◆ Aim of the task
Only a number is wanted: how many lines of the entries include the string "this"?

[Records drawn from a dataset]
——————————

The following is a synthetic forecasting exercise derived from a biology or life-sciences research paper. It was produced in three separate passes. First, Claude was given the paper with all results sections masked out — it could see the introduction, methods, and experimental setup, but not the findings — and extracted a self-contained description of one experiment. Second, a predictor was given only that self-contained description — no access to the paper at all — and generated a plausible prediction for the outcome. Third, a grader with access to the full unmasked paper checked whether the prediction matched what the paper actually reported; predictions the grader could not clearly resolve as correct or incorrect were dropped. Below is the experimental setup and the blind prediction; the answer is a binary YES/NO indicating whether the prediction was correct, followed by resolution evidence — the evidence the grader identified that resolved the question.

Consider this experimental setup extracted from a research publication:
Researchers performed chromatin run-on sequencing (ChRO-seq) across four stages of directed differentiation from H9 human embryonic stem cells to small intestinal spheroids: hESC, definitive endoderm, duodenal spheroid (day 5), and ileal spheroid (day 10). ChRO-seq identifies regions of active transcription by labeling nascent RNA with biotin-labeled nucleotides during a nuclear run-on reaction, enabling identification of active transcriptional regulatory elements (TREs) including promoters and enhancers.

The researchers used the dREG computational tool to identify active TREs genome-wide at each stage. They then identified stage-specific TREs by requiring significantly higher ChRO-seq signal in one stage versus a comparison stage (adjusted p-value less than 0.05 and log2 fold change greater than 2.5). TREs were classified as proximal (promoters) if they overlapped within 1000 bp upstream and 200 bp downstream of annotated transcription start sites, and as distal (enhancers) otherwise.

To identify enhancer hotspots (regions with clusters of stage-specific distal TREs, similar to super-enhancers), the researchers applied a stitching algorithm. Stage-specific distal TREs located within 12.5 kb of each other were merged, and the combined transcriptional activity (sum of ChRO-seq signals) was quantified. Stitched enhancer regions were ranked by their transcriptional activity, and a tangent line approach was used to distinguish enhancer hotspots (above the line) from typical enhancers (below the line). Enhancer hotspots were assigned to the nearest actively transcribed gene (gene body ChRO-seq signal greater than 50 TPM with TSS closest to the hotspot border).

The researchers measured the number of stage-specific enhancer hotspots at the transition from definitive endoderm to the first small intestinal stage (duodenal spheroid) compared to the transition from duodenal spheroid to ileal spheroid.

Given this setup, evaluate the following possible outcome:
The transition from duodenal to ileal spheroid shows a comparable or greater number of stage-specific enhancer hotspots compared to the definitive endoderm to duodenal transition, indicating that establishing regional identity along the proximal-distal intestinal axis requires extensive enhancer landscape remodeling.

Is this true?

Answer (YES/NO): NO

——————————

◆ Exercise answer
3